Наблюдательный Милован Джилас — югославский политический деятель: «Он обладал выдающейся памятью: безошибочно ориентировался в характерах литературных персонажей и реальных лиц, начисто позабыв порой их имена, помнил массу обстоятельств, не ошибался, комментируя сильные и слабые стороны отдельных государств и государственных деятелей. Часто цеплялся за мелочи, которые позже почти всегда оказывались важными. В окружающем мире и в его, Сталина, сознании как бы не существовало ничего, что не могло бы стать важным…»
Но память — это не только дар от роду. Она развивается в ходе напряжённого интеллектуального труда. Маршал Г.К. Жуков пишет, что работал Сталин по 12—15 часов в сутки. Он буквально впитывал в себя информацию, глубоко и всесторонне её осмысливая. В воспоминаниях Георгия Константиновича отмечается: «Читал много и был широко осведомлённым человеком в самых разнообразных областях знаний.
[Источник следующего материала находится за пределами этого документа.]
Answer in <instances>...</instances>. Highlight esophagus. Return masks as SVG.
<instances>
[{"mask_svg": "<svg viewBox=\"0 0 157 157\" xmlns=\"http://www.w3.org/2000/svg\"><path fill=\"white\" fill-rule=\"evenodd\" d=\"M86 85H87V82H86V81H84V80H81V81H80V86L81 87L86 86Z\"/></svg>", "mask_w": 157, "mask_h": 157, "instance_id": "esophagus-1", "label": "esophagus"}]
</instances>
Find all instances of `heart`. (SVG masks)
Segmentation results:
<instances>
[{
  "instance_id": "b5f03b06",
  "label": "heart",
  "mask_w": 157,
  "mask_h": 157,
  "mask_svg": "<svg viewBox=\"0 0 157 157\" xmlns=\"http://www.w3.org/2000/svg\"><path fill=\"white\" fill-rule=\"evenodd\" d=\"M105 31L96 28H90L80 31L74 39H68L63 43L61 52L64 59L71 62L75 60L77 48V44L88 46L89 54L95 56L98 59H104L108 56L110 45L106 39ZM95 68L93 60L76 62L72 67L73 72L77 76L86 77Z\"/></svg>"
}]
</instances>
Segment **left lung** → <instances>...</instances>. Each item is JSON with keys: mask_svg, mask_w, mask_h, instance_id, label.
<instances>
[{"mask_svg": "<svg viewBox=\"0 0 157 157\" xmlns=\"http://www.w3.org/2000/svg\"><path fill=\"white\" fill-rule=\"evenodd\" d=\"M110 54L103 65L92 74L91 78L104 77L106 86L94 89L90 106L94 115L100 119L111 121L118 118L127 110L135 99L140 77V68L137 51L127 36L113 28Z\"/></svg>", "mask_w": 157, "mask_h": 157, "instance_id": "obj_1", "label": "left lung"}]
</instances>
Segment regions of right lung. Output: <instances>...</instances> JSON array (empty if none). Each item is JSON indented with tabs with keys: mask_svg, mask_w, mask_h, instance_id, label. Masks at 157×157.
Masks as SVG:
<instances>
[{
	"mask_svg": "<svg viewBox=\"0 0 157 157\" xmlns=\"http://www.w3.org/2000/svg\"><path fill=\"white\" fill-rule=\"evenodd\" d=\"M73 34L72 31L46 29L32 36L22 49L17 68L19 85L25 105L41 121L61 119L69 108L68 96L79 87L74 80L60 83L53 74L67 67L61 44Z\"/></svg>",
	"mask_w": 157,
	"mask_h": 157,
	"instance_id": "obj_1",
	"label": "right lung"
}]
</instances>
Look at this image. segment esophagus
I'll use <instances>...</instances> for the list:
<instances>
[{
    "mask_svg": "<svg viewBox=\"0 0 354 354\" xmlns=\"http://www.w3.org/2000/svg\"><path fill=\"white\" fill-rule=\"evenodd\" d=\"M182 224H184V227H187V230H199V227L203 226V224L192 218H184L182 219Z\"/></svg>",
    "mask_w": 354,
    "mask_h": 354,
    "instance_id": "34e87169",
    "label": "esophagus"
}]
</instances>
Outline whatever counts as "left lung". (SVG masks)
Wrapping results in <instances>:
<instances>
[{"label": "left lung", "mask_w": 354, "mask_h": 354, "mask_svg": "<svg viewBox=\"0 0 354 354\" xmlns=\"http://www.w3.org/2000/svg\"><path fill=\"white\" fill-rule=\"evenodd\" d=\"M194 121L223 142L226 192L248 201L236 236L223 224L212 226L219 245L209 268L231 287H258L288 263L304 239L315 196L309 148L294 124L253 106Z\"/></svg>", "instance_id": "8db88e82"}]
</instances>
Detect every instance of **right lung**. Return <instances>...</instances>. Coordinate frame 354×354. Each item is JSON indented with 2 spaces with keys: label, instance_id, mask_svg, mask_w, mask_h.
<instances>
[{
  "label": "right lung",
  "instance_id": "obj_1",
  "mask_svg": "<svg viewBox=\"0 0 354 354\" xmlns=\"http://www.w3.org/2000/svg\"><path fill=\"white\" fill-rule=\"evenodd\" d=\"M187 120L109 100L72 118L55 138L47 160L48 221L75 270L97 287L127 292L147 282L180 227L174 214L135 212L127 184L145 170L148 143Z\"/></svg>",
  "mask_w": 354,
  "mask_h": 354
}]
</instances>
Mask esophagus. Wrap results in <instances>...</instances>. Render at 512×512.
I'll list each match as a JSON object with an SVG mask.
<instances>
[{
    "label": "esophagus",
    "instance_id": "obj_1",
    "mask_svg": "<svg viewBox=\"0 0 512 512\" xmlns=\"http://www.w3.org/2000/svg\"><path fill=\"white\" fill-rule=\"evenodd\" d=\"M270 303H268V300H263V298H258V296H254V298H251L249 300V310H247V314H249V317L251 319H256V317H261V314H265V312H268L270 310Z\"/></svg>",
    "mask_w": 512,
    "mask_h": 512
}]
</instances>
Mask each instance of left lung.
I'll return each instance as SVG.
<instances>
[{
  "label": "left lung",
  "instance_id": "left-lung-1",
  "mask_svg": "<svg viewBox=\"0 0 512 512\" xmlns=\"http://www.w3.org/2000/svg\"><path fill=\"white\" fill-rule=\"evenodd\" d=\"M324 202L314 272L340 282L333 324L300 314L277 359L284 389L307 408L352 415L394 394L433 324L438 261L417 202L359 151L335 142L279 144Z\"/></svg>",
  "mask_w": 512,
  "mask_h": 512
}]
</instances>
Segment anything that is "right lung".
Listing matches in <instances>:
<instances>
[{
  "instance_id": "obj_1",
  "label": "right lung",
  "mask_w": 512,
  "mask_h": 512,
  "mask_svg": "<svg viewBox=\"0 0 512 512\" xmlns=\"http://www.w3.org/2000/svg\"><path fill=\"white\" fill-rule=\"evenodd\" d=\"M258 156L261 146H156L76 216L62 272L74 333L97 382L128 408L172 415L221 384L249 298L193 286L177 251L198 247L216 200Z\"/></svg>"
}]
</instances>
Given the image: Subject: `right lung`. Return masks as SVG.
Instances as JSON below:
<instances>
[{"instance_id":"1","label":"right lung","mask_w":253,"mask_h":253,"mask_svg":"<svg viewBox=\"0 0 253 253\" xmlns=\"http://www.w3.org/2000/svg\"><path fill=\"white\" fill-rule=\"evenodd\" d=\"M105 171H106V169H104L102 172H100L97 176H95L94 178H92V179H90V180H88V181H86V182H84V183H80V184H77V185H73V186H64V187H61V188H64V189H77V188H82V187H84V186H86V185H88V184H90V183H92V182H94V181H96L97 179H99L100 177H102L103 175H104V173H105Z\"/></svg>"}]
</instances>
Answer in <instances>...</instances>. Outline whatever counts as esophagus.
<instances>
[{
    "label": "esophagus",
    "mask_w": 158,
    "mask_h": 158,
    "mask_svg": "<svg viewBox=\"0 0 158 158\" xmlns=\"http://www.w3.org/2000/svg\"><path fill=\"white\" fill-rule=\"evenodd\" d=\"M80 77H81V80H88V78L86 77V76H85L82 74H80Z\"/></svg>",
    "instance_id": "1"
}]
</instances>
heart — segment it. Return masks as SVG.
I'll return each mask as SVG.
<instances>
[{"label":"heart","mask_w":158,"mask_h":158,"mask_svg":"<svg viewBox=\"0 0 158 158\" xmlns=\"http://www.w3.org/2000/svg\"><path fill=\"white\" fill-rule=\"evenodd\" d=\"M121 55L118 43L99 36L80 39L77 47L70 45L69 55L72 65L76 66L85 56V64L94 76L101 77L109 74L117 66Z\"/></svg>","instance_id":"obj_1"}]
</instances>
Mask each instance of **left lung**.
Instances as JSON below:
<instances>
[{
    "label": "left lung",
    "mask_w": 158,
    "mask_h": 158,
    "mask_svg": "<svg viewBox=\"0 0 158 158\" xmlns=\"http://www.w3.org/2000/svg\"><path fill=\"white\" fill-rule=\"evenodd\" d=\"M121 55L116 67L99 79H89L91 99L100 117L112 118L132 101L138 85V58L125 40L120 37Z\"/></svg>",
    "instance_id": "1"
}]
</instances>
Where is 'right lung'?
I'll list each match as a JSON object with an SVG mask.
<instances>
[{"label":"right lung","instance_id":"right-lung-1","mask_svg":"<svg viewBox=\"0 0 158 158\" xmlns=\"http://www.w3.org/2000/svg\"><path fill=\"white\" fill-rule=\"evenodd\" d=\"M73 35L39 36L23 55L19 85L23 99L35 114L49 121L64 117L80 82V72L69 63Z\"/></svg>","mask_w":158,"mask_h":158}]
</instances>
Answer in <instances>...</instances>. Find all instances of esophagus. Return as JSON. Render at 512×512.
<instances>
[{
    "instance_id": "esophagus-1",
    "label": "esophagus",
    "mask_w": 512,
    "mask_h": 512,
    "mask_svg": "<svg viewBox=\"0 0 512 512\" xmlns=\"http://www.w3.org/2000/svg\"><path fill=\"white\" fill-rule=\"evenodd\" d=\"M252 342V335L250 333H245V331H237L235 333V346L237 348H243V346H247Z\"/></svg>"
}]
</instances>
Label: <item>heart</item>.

Поразительная работоспособность, умение быстро схватывать суть дела позволяли ему просматривать и усваивать за день такое количество самого различного материала, которое было под силу только незаурядному человеку».
В результате такого каждодневного накопления, структурирования и систематизации разнообразной информации Сталин, не имея формально какого-либо высшего образования, был, несомненно, одним из самых разносторонне образованных людей своего времени. Его эрудиция простиралась, кажется, на все известные сферы науки и практики, но прежде всего — на историю. Он отлично понимал: чтобы вести народ в будущее, надо осмыслить его прошлое. История для него — священная книга народа. Он совершенно свободно ориентировался и во всемирной, и в отечественной истории. Даже о фактах древнерусской жизни мог судить на уровне профессионального историка.
Композитор Тихон Хренников рассказывал о своих встречах с вождём на заседаниях Комитета по Сталинским премиям. По его словам, Сталин в первый же раз произвёл на него огромное впечатление прекрасным знанием всего, что там рассматривалось и обсуждалось: «Я помню обсуждение книги по истории, которую предложил на соискание премии академик Греков. Он тогда возглавлял советскую историческую школу. Сталин спрашивает: «Товарищ Греков, а вы читали эту книгу?» Греков краснеет, покрывается потом: «Нет, товарищ Сталин, я, к сожалению, не читал». Сталин: «А я, товарищ Греков, к сожалению, прочитал эту книгу». И он начал подробно, конкретно и очень убедительно анализировать её, приводя по памяти цитаты, перечисляя искажения исторических фактов, допущенные в ней. Седовласый академик стоял весь мокрый от стыда…»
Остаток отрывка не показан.